> **Page text**:

Start of Block

A SCHIZOPHRENIC who stabbed a 12-year-old schoolgirl in Edgware Road and two other strangers hours after arriving in Britain has been detained indefinitely. Social services were due to section Mahabubur Rahman under the Mental Health Act

Susanna Wilkey

A SCHIZOPHRENIC who stabbed a 12-year-old schoolgirl in Edgware Road and two other strangers hours after arriving in Britain has been detained indefinitely.

Social services were due to section Mahabubur Rahman under the Mental Health Act as soon as he landed at Heathrow Airport but he managed to give them the slip.

He arrived from Bangladesh on June 4 last year but was on a different flight from the one mental health workers expected.

After leaving Heathrow, he went on a three-hour rampage through the streets of London - stabbing a wheelchair-bound French tourist, an Italian nurse and a German schoolgirl.

Rahman was detained indefinitely on Monday under the Mental Health Act after pleading guilty to three counts of wounding with intent to cause grievous bodily harm at the Old Bailey.

He had travelled to Bangladesh to visit family last summer where he stopped taking medication for paranoid schizophrenia and his behaviour became increasingly bizarre.

When he vanished on June 3, his family feared he was returning to Britain and contacted Camden and Islington social services.

After returning home to get a knife, Rahman attacked his first victim, Antonin Giraud, a few streets away from his Camden home.

Prosecutor Ken Nelson said: "Mr Giraud was phoning his girlfriend in France from a telephone box in Argyle Square. He was in a wheelchair - his left leg in plaster.

"After the phone call, he wheeled himself towards the gardens of the square and passed Rahman who came behind him and put his arms around the victim's shoulders.

The court heard how Rahman pushed Mr Giraud out of his wheelchair and then attacked him with the knife - slashing his back and shoulders and leaving him with a 15cm wound.

End of Block

> **Dataset entries**:
Start of Block

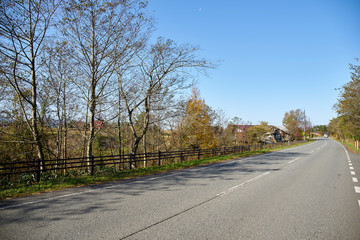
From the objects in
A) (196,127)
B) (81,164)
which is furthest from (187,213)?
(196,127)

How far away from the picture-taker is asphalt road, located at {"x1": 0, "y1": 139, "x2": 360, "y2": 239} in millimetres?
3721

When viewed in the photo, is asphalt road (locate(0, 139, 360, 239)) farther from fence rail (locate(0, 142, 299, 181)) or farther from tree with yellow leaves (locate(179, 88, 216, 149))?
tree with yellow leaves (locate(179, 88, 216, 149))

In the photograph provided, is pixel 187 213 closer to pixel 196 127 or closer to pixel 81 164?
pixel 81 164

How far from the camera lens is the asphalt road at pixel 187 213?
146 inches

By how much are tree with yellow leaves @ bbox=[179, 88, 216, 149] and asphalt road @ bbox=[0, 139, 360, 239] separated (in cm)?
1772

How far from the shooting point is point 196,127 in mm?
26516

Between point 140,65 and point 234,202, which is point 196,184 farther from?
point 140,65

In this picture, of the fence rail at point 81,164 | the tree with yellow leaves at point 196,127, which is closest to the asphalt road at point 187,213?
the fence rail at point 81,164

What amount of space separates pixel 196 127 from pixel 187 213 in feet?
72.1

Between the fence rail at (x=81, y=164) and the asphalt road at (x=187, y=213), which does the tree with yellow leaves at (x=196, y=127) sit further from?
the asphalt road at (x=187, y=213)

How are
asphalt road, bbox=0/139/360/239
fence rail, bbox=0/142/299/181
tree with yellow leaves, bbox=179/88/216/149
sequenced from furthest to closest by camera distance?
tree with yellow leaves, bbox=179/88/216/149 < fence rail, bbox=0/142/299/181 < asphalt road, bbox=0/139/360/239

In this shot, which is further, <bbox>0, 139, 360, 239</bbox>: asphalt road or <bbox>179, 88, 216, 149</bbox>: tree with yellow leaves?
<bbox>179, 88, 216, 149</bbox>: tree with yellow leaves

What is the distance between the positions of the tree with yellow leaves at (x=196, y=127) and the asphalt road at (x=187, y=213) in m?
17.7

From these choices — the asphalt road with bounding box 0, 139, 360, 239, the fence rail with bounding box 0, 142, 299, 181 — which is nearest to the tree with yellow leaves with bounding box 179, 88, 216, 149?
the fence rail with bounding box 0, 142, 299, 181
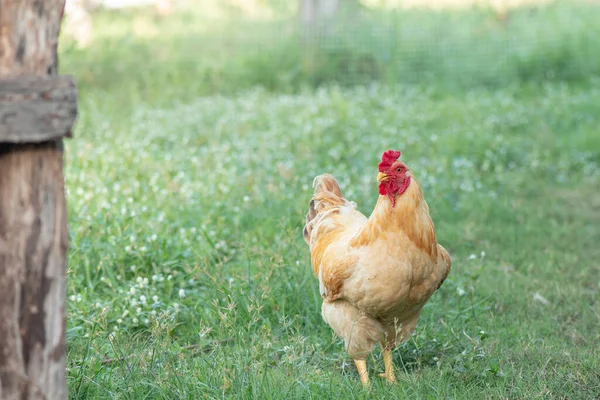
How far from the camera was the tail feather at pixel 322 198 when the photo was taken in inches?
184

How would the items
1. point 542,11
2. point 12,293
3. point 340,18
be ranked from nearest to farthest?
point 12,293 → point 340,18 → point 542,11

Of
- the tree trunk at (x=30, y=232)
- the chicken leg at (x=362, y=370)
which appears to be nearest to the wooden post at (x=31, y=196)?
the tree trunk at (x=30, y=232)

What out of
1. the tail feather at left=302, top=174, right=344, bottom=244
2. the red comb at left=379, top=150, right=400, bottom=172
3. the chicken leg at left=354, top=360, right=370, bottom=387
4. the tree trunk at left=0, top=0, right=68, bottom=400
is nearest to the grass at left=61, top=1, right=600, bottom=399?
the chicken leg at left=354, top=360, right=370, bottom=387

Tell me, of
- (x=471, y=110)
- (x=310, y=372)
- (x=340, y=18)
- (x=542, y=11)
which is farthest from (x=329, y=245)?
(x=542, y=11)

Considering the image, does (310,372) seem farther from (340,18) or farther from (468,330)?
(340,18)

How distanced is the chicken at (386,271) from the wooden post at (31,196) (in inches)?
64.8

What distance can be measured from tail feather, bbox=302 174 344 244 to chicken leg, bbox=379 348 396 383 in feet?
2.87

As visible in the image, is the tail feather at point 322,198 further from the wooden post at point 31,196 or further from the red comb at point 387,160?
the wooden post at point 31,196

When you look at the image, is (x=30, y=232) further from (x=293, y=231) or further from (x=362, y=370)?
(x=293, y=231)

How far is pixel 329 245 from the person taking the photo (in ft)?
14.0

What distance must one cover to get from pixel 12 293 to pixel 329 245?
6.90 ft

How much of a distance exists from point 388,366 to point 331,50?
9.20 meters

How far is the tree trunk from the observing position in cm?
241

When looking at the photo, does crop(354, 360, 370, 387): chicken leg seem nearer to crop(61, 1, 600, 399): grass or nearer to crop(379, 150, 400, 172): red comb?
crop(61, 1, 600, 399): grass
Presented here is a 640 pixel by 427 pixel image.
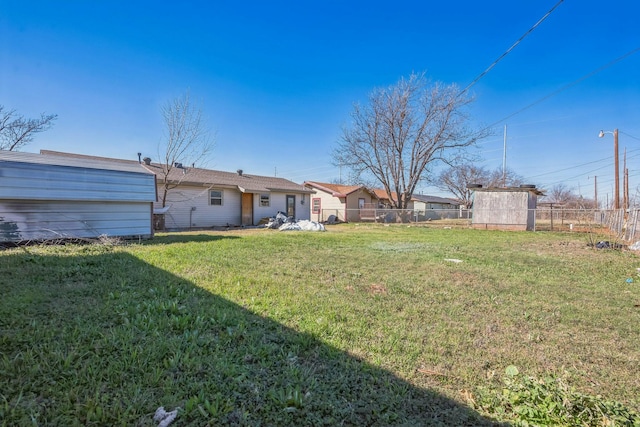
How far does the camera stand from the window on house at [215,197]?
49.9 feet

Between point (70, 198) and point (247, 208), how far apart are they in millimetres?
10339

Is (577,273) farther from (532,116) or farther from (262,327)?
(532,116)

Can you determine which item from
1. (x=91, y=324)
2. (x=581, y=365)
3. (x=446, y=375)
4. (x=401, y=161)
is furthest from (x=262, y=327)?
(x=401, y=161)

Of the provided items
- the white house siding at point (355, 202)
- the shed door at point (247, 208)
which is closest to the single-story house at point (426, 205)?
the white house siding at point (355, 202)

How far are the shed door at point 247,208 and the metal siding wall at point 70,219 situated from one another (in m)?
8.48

End of Block

> **Requirement**: Copy the news report on the stabbings, everything from "After returning home" down to "a 15cm wound.", and switch "telephone box" to "phone booth". These dataset entries have no connection to the news report printed before them.

> **Your response**:
After returning home to get a knife, Rahman attacked his first victim, Antonin Giraud, a few streets away from his Camden home.

Prosecutor Ken Nelson said: "Mr Giraud was phoning his girlfriend in France from a phone booth in Argyle Square. He was in a wheelchair - his left leg in plaster.

"After the phone call, he wheeled himself towards the gardens of the square and passed Rahman who came behind him and put his arms around the victim's shoulders.

The court heard how Rahman pushed Mr Giraud out of his wheelchair and then attacked him with the knife - slashing his back and shoulders and leaving him with a 15cm wound.